R: two supposedly identical SA boxes, with slightly different report output -- help find the diff?

2007-08-29 Thread Giampaolo Tomassoni
> -Messaggio originale-
> Da: Dan Barker [mailto:[EMAIL PROTECTED]
> 
> 
> 
> The main purpose of the FuzzyOcr's db was of course to avoid computing
> the
> OCR passes needed to decode the image text for known images. The
> problem is
> that the cache content is not searched for an exact match of the key
> values
> (which are image type, width, height, number of colors and color
> frequencies): it looks for the best match of these values within a
> given
> range. This has a number of drawbacks:
> 
>  a) range search defeats look-up indexing in the db,
> thereby resulting in browsing the whole db for a match;
> 
> 
> 
> Range searching in a database is (can be?) vastly faster than a full
> table
> scan. You have to USE the indexes, not just assume an FTS will be
> required.
> The database optimizer _SHOULD_ figure this out, but only if it has
> reasonable statistics and is passed a reasonable query.
> 
> I got some SQL from MapQuest once, that had a WHERE clause containing
> the
> arithmetic to compute the distance from a given location (a "radius"
> search). As coded, of course, a Full Table Scan was required and the
> distance function was evaluated to determine a row's presence in the
> result
> set. It was very slow, even for just a few hundred thousand location
> records.
> 
> I indexed the Latitude and Longitude columns, and expressed the query
> without the radius in the WHERE, but rather the ranges of possible
> Latitude
> and Longitude values (In effect, the rectangle that just contained the
> circle the user desired). The unwanted "corners" of the result set were
> discarded, rather than every single row outside the desired radius. The
> performance gains (for normal radiuses, 10, 20, 50, 100 miles) were
> enormous. The average gain was 100:1 - two orders of magnitude.
> 
> MapQuest, of course, wasn't interested. The SQL ran on their clients'
> machines, not theirs.
> 
> If fuzzyOCR caching method has any merit at all, tuning the SQL and/or
> the
> database will provide decent performance.
> 
> "Explain Execution Plan" is your friend!

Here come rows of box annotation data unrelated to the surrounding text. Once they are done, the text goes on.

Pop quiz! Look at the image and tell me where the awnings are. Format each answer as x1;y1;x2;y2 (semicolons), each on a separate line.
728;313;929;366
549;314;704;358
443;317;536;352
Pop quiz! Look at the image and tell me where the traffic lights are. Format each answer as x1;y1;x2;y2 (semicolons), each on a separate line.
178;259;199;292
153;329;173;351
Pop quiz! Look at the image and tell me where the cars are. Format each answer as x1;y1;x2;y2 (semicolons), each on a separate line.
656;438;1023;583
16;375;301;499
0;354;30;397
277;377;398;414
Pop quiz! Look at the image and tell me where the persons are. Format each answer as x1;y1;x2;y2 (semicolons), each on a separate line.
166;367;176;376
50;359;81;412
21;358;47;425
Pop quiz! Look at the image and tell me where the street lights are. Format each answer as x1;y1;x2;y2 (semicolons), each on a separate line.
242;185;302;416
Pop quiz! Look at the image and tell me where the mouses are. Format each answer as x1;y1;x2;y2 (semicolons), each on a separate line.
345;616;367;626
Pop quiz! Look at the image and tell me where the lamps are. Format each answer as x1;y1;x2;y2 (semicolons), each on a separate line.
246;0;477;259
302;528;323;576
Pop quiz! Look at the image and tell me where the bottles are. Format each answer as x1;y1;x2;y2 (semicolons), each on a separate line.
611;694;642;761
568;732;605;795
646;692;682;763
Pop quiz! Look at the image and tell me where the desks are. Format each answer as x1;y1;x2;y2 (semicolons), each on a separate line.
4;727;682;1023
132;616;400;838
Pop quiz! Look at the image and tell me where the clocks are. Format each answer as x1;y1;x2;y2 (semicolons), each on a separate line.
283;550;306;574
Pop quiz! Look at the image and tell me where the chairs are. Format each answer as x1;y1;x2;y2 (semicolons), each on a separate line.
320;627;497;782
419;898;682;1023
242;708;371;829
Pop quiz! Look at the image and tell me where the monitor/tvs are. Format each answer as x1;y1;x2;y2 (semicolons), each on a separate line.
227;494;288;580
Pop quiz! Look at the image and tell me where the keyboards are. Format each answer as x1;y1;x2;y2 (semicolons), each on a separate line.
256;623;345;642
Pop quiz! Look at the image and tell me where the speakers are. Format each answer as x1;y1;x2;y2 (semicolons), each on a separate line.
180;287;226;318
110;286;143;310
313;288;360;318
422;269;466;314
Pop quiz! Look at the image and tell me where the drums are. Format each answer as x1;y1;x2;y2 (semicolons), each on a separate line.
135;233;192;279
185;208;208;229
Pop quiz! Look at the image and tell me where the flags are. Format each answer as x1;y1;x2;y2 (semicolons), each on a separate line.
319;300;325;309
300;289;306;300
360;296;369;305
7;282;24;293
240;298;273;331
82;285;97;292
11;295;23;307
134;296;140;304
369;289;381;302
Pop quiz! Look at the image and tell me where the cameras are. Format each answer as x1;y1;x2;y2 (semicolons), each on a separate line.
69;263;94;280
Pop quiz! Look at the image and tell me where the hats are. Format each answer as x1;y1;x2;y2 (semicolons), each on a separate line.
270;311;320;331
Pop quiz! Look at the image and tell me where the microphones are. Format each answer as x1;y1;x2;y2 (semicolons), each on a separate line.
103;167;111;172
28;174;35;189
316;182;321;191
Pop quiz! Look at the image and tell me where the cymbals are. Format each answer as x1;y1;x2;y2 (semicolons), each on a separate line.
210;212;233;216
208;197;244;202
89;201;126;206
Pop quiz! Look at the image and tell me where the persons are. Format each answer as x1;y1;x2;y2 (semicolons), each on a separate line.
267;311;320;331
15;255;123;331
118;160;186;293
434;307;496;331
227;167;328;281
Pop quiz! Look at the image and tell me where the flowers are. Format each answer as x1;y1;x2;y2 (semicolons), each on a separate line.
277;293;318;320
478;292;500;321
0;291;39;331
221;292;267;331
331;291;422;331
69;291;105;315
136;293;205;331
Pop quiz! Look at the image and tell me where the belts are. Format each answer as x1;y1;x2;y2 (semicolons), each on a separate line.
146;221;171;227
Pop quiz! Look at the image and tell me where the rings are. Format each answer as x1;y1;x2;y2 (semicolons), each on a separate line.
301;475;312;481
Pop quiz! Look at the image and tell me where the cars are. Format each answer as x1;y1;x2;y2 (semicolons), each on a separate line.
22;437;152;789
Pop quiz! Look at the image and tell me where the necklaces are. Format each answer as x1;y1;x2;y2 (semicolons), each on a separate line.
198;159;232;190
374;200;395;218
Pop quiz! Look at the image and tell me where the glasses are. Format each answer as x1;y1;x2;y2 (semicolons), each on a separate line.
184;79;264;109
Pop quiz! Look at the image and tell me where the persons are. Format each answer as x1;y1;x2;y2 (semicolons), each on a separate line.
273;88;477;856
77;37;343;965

I totally agree with you, Dan.

I recall such a discussion when FuzzyOcr was still under development and
there were some of us contributing ideas about this.

Nevertheless, when the final code was out, it didn't implement anything in
order to at least allow the SQL server to reduce the number of rows to
retrieve (in example, the specific select didn't even establish the allowed,
rough ranges on image width and height attributes in its where expression).
The result is point a) of the list of drawbacks in my post.

However, even fixing it, points b) and c) still hold. This is a problem
bound to the range checking itself: it is not always correct to assert that
two images are the same if their "distance" is less than a given epsilon.
This is true regardless of how you compute your "distance" or how low is
your epsilon, but in the specific case maybe the FuzzyOcr's distance
function is not the best we could get...

Thereby, to my opinion drawback a) may eventually get fixed by not allowing
any range search at all, but instead computing a true hash (md5 or whatever
good) of the image file and then using it as a primary key in the db.
Spammers often use the very same image in only few messages, thereby the
performance gain would be low but, nevertheless, it would be non zero. c)
would still hold, anyway, so maybe event this "solution" wouldn't help that
much when you're trying to tune FO to defenestrate that damn spammer.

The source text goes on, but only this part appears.